Bite into a piece of English Toffee and your mouth will encounter the rich, creamy chocolate layer, followed by the buttery burnt sugar snap of the center. The confection sits on a bed of pecans, which leaves a buttery, chocolatey, nutty goodness in your mouth.
Why not make a batch for Valentine’s Day? Such an elegant candy to share.Zoe’s all ready for Valentine’s Day, but of course, I can’t share the toffee with her because of the chocolate. But she would love it if I’d just throw her ball – over and over – all day – endlessly.
Toffee can be a bit controversial. In searching for a definition, I noted that it can be confused with caramels or butterscotch. Toffee is made from boiled syrup and it can be formed into a shape; it has more of a crunch when you eat it. English Toffee is usually covered in chocolate and contains nuts. Oh yeah, that’s why I made English Toffee.
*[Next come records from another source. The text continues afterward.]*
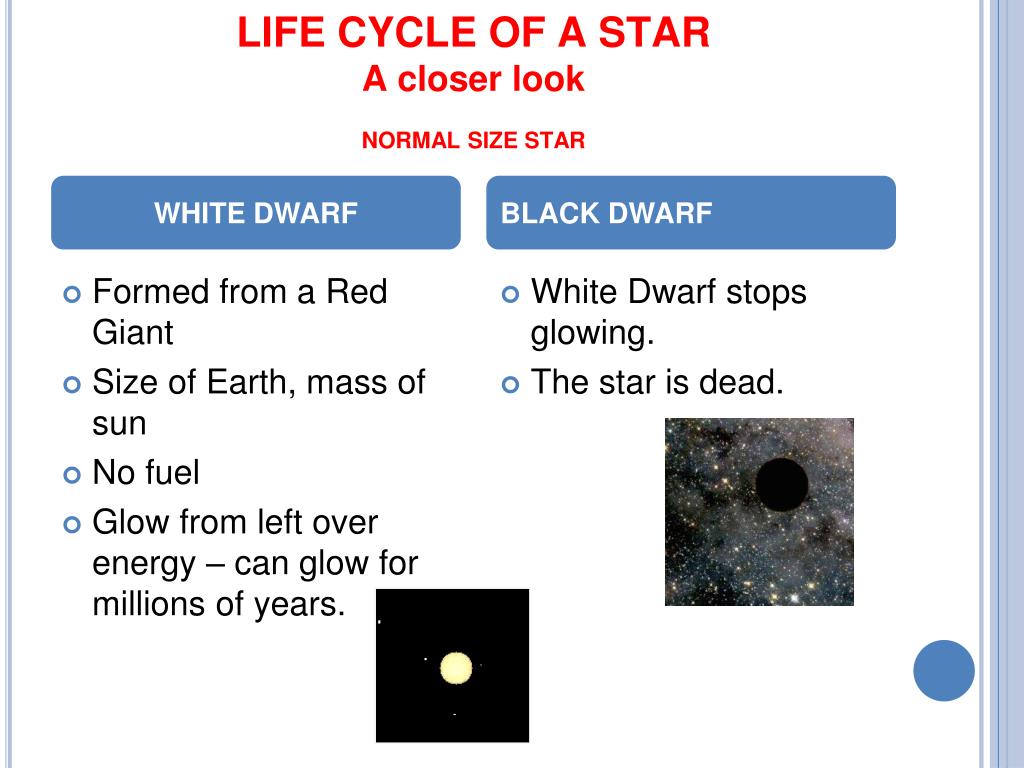 LIFE CYCLE OF A STAR
A closer look

NORMAL SIZE STAR

WHITE DWARF

Formed from a Red Giant
Size of Earth, mass of sun
No fuel
Glow from left over energy – can glow for millions of years.

BLACK DWARF

White Dwarf stops glowing.
The star is dead.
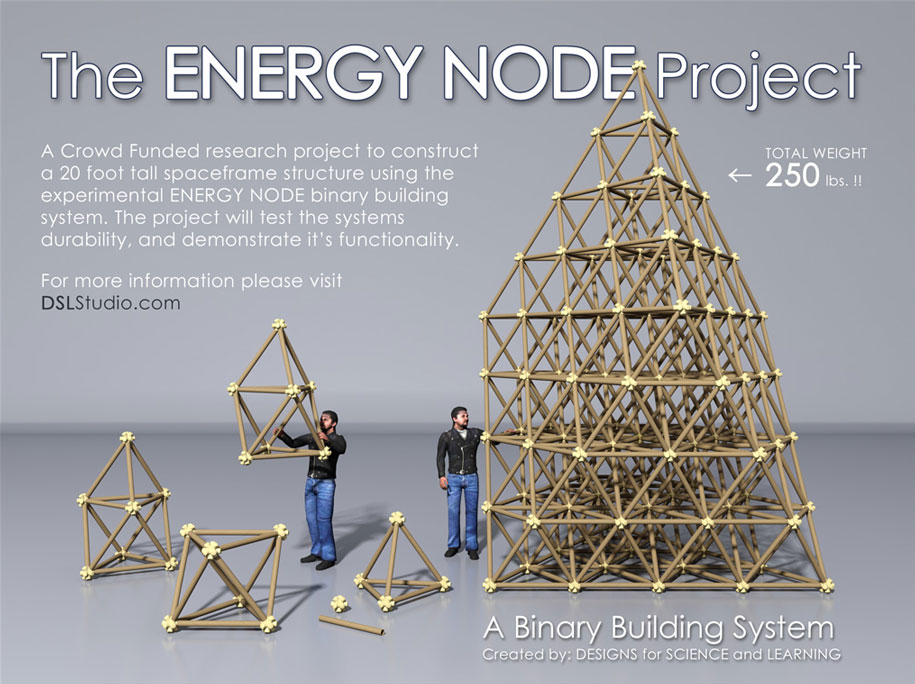 The ENERGY NODE Project

A Crowd Funded research project to construct a 20 foot tall spaceframe structure using the experimental ENERGY NODE binary building system. The project will test the systems durability, and demonstrate it's functionality.

For more information please visit
DSLStudio.com

TOTAL WEIGHT
← 250 lbs. !!

A Binary Building System
Created by: DESIGNS for SCIENCE and LEARNING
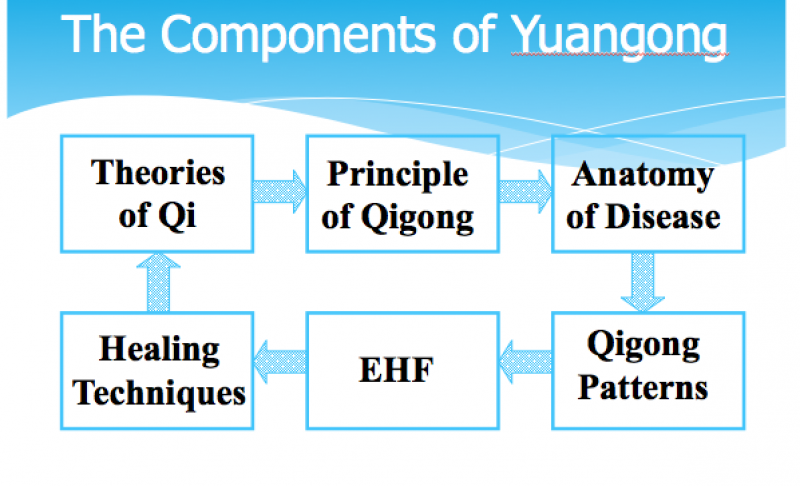 The Components of Yuangong

Theories of Qi

Principle of Qigong

Anatomy of Disease

Qigong Patterns

EHF

Healing Techniques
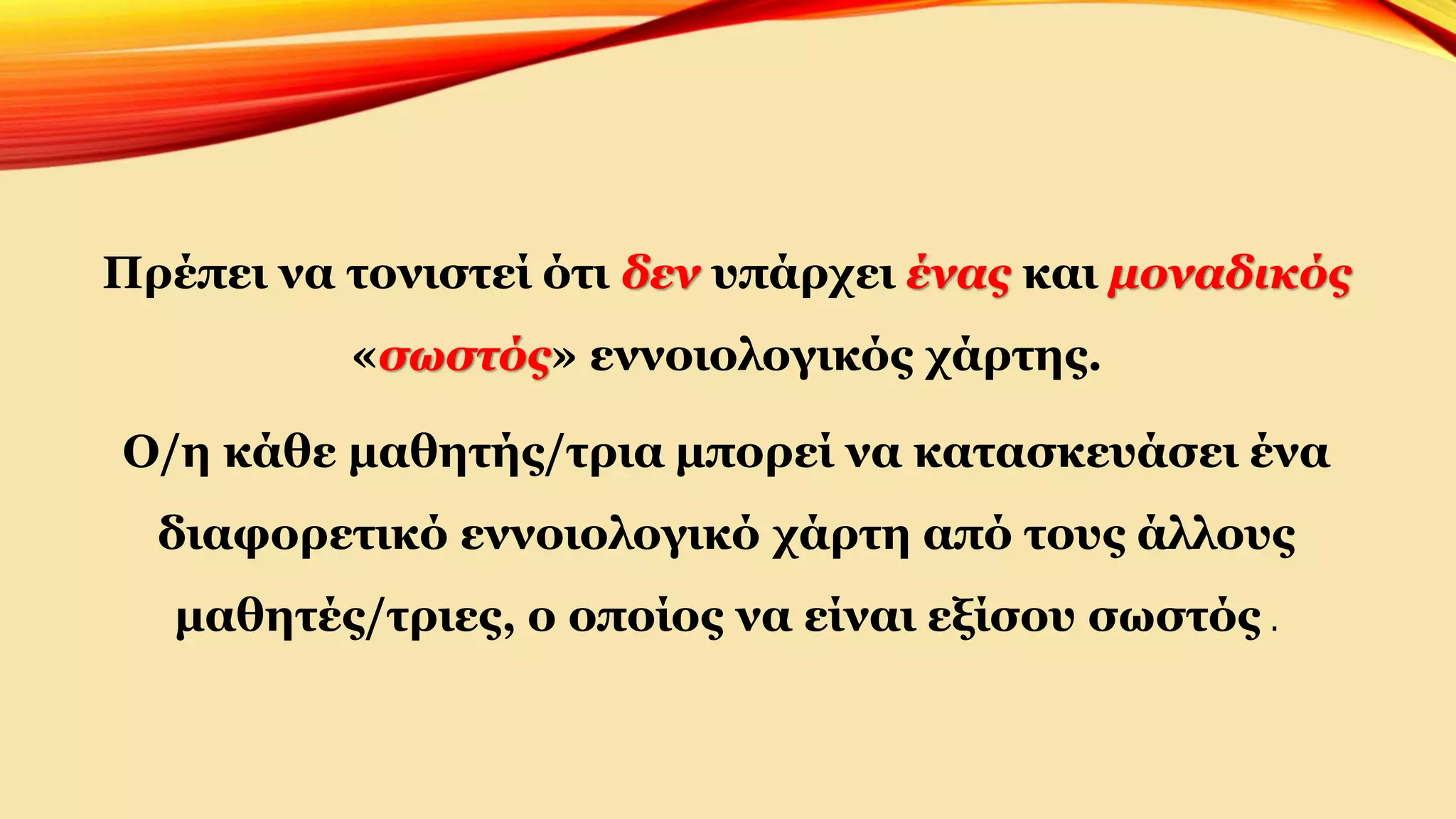 Πρέπει να τονιστεί ότι δεν υπάρχει ένας και μοναδικός «σωστός» εννοιολογικός χάρτης.

Ο/η κάθε μαθητής/τρια μπορεί να κατασκευάσει ένα διαφορετικό εννοιολογικό χάρτη από τους άλλους μαθητές/τριες, ο οποίος να είναι εξίσου σωστός .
This is another heirloom recipe I made as a kid. The recipe is straight out of my 1972 Betty Crocker Cookbook and is labeled merely “Toffee.” The same cookbook contains a recipe for Toffee Bars, which I made and wrote about earlier. http://www.nanaclareskitchen.com/2011/12/17/toffee-bars/
The bars have a definite cookie bottom; the candy does not.
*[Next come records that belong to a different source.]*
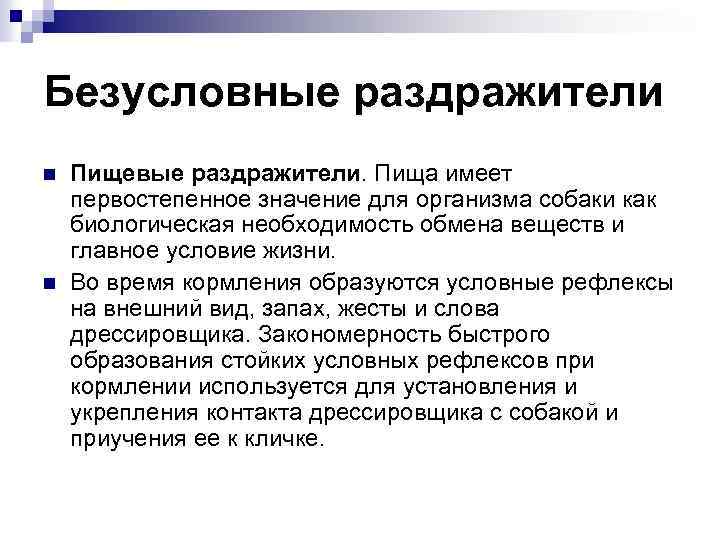 Безусловные раздражители

Пищевые раздражители. Пища имеет первостепенное значение для организма собаки как биологическая необходимость обмена веществ и главное условие жизни.

Во время кормления образуются условные рефлексы на внешний вид, запах, жесты и слова дрессировщика. Закономерность быстрого образования стойких условных рефлексов при кормлении используется для установления и укрепления контакта дрессировщика с собакой и приучения ее к кличке.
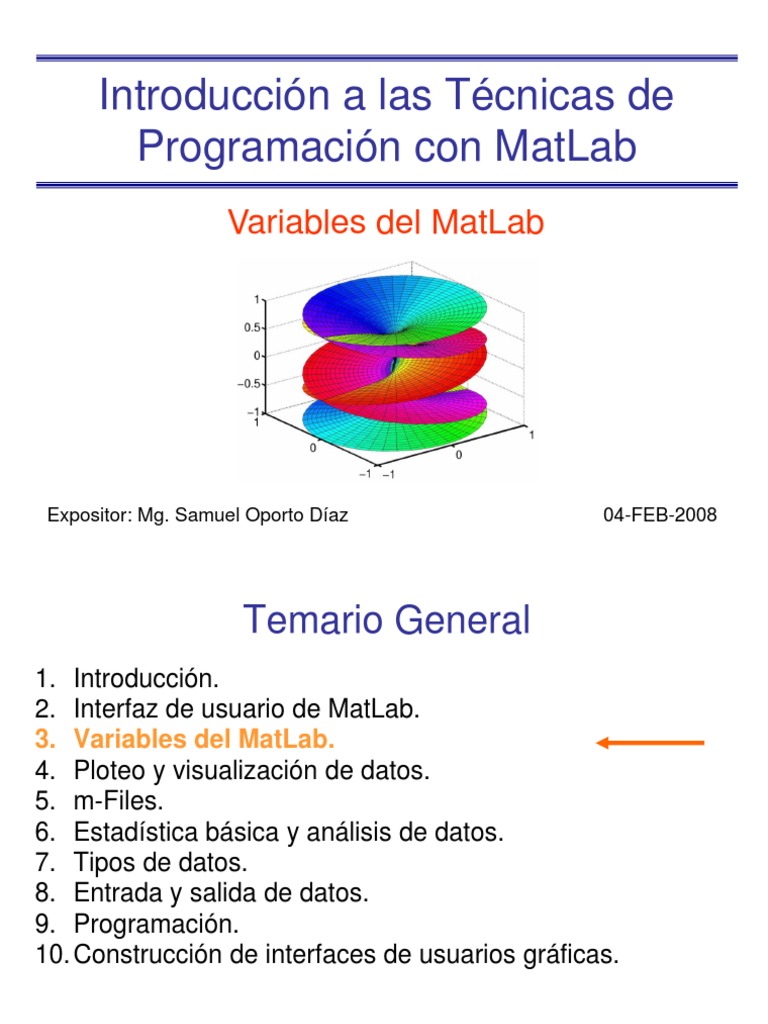 Introducción a las Técnicas de Programación con MatLab

Variables del MatLab

1
0.5
0
−0.5
−1
1
0
−1
−1
0
1

Expositor: Mg. Samuel Oporto Díaz

04-FEB-2008

Temario General

1. Introducción.
2. Interfaz de usuario de MatLab.
3. Variables del MatLab.
4. Ploteo y visualización de datos.
5. m-Files.
6. Estadística básica y análisis de datos.
7. Tipos de datos.
8. Entrada y salida de datos.
9. Programación.
10. Construcción de interfaces de usuarios gráficas.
I have a cousin who had a candy business for a number of years and toffee was one of her best sellers. For good reason. It is such a treat to the taste buds. Ingredients
1 ½ cup pecans, chopped
1 ½ cup brown sugar, packed
¾ cup butter (1 ½ sticks) Do not substitute margarine!
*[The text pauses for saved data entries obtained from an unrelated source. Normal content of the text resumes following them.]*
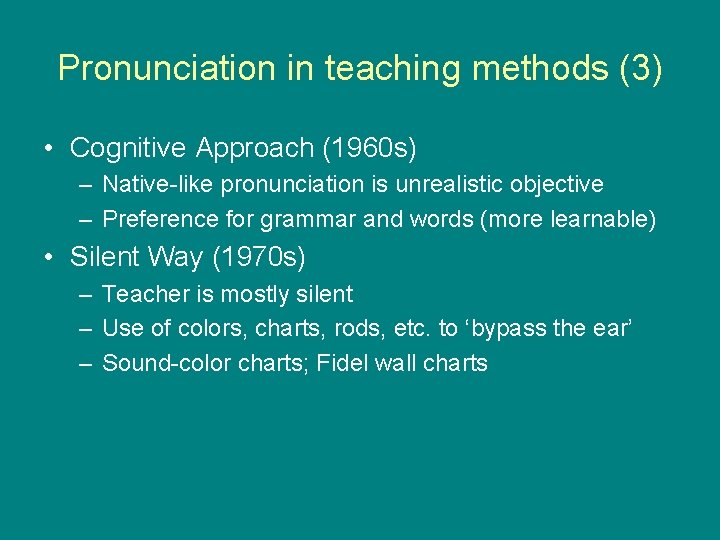 Pronunciation in teaching methods (3)

• Cognitive Approach (1960s)
– Native-like pronunciation is unrealistic objective
– Preference for grammar and words (more learnable)

• Silent Way (1970s)
– Teacher is mostly silent
– Use of colors, charts, rods, etc. to ‘bypass the ear’
– Sound-color charts; Fidel wall charts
¾ cup dark or semi sweet chocolate chips
• Butter a 9” x 13” cake pan. Please do not use cooking spray or shortening; just use butter.
• Spread the pecans into the buttered pan evenly.
• Heat the sugar and butter to boiling in a medium sized pan, stirring constantly.
• Boil over a medium heat, stirring constantly, for 6-7 minutes. (Hard crack stage.) (See notes below.)
• Use a clean basting brush dipped in water to make sure there is no sugar clinging to the sides of the pan. (Clinging sugar will cause the toffee to become gritty.)
• Immediately spread mixture evenly over the nuts. It will set up very quickly, so be fast. You may want to use a buttered spoon to push the syrup into all the corners.
• While it’s still hot, pour the chocolate chips evenly over the toffee.
• Put a baking sheet over the pan to contain the heat. Leave about a minute.
• Remove the top baking sheet and spread the chocolate evenly.
• Cut into bars while toffee is still warm, if you can.
• Chill until firm.
• While you are boiling the syrup, if it smells as if it’s burning, turn down the heat and be sure to stir vigorously. I found six minutes were plenty long to boil.
• You can test to see if your syrup is at the hard crack stage (300 degrees on a candy thermometer). Simply drop a small amount of syrup into a glass filled with ice water. If the syrup separates into threads which are hard and brittle you’re done.
• These are very difficult to cut when they’re set up, so you’ll end up with all sorts of odd shapes. No one will complain once they get a taste of them.